··· Source data

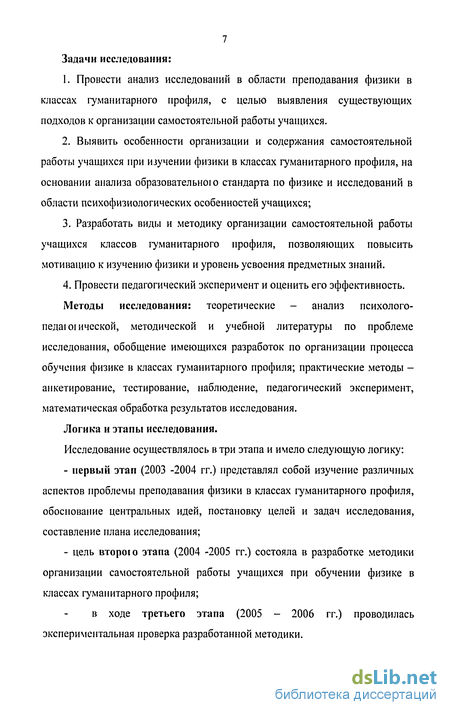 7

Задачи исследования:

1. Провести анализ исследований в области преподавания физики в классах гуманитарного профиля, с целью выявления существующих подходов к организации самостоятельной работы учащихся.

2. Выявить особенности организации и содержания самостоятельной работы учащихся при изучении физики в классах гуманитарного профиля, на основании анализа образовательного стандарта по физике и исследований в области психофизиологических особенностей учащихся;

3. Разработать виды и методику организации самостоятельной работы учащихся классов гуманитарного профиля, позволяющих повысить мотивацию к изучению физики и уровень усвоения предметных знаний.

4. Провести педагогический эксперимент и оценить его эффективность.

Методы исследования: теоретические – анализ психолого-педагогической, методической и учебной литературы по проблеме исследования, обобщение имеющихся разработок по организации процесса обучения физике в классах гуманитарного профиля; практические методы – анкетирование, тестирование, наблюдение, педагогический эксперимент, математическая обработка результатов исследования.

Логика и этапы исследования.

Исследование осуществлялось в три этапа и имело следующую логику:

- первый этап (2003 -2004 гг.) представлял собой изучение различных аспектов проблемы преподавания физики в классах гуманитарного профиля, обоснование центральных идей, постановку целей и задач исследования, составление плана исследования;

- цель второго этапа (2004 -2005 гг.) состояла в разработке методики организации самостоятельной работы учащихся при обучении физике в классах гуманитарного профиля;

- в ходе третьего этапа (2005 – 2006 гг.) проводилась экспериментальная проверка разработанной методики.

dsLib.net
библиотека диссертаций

······
··· Source data

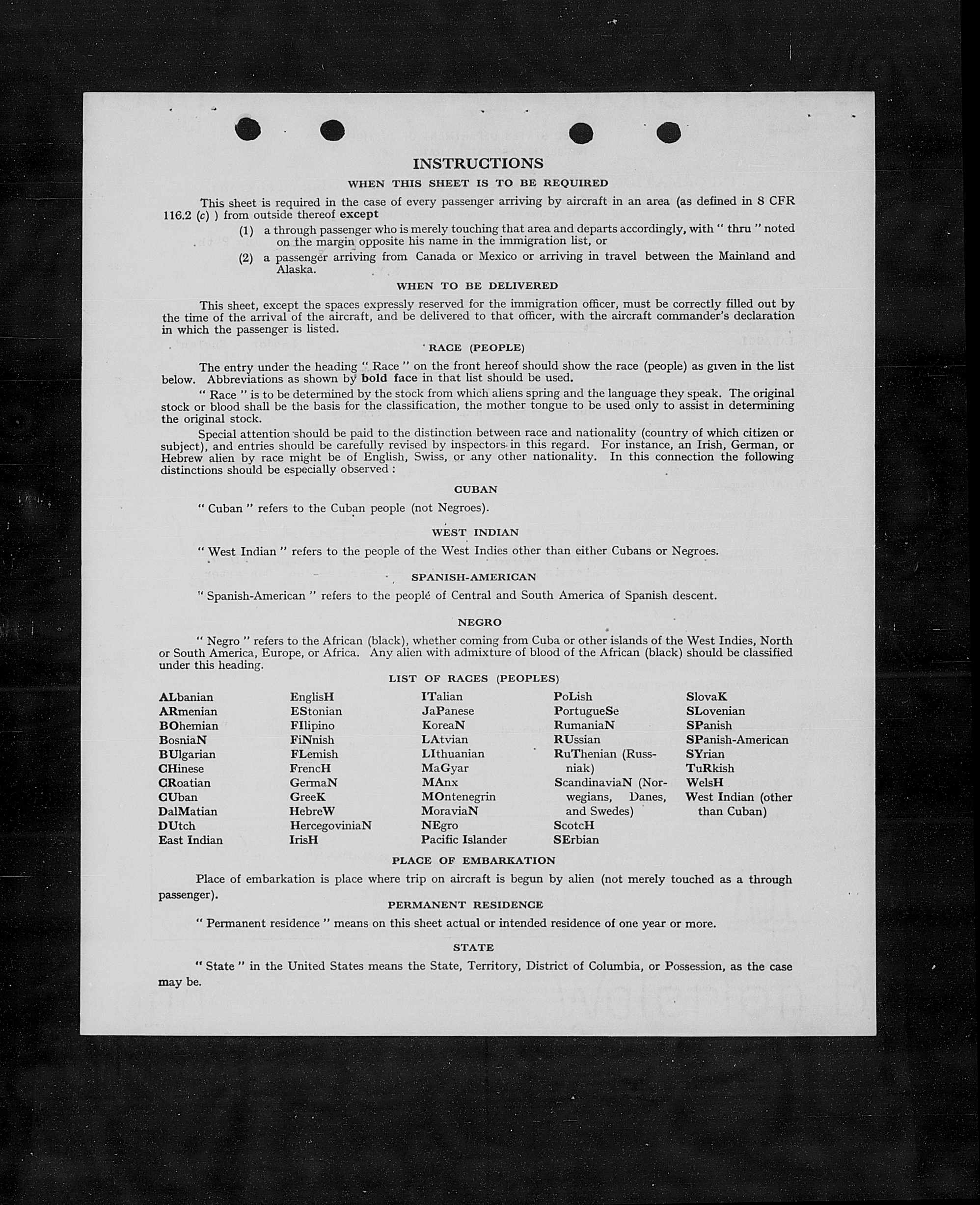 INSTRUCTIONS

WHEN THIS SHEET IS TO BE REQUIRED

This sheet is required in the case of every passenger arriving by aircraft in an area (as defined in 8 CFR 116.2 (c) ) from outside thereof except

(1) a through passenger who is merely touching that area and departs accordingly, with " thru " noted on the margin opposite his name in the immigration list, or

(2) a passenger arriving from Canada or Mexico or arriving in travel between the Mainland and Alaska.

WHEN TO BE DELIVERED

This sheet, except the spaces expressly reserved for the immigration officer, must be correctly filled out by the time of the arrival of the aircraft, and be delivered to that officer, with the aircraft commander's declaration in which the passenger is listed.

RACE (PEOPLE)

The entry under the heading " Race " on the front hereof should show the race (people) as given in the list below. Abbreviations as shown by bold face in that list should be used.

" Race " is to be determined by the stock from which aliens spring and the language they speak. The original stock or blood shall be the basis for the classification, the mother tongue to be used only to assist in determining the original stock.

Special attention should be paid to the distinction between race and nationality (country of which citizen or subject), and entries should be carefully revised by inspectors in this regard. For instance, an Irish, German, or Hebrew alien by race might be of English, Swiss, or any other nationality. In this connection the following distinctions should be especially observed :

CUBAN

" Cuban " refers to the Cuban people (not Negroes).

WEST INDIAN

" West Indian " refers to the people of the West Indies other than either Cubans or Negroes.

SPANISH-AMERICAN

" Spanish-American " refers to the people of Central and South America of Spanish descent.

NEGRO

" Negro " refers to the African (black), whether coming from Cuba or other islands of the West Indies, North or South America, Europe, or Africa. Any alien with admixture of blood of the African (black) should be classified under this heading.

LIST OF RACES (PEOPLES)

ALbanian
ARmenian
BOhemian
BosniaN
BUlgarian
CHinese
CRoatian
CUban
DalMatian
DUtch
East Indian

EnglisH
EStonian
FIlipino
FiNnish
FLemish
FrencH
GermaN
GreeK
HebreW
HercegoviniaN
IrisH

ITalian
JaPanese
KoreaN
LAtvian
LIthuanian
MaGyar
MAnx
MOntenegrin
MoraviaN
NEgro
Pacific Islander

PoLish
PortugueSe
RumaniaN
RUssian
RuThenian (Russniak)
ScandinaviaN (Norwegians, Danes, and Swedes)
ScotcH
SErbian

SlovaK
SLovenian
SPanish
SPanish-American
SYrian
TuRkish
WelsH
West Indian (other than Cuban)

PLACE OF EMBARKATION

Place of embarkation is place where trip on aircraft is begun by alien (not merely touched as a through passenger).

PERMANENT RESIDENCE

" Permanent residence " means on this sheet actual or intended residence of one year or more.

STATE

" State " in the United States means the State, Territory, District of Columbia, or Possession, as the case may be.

······

Work item
Would you output, from the records above, exactly the run of lines that starts at the line containing "2. Выявить особенности" and ends at the line containing "библиотека диссертаций", and only that run?

Answer area
2. Выявить особенности организации и содержания самостоятельной работы учащихся при изучении физики в классах гуманитарного профиля, на основании анализа образовательного стандарта по физике и исследований в области психофизиологических особенностей учащихся;

3. Разработать виды и методику организации самостоятельной работы учащихся классов гуманитарного профиля, позволяющих повысить мотивацию к изучению физики и уровень усвоения предметных знаний.

4. Провести педагогический эксперимент и оценить его эффективность.

Методы исследования: теоретические – анализ психолого-педагогической, методической и учебной литературы по проблеме исследования, обобщение имеющихся разработок по организации процесса обучения физике в классах гуманитарного профиля; практические методы – анкетирование, тестирование, наблюдение, педагогический эксперимент, математическая обработка результатов исследования.

Логика и этапы исследования.

Исследование осуществлялось в три этапа и имело следующую логику:

- первый этап (2003 -2004 гг.) представлял собой изучение различных аспектов проблемы преподавания физики в классах гуманитарного профиля, обоснование центральных идей, постановку целей и задач исследования, составление плана исследования;

- цель второго этапа (2004 -2005 гг.) состояла в разработке методики организации самостоятельной работы учащихся при обучении физике в классах гуманитарного профиля;

- в ходе третьего этапа (2005 – 2006 гг.) проводилась экспериментальная проверка разработанной методики.

dsLib.net
библиотека диссертаций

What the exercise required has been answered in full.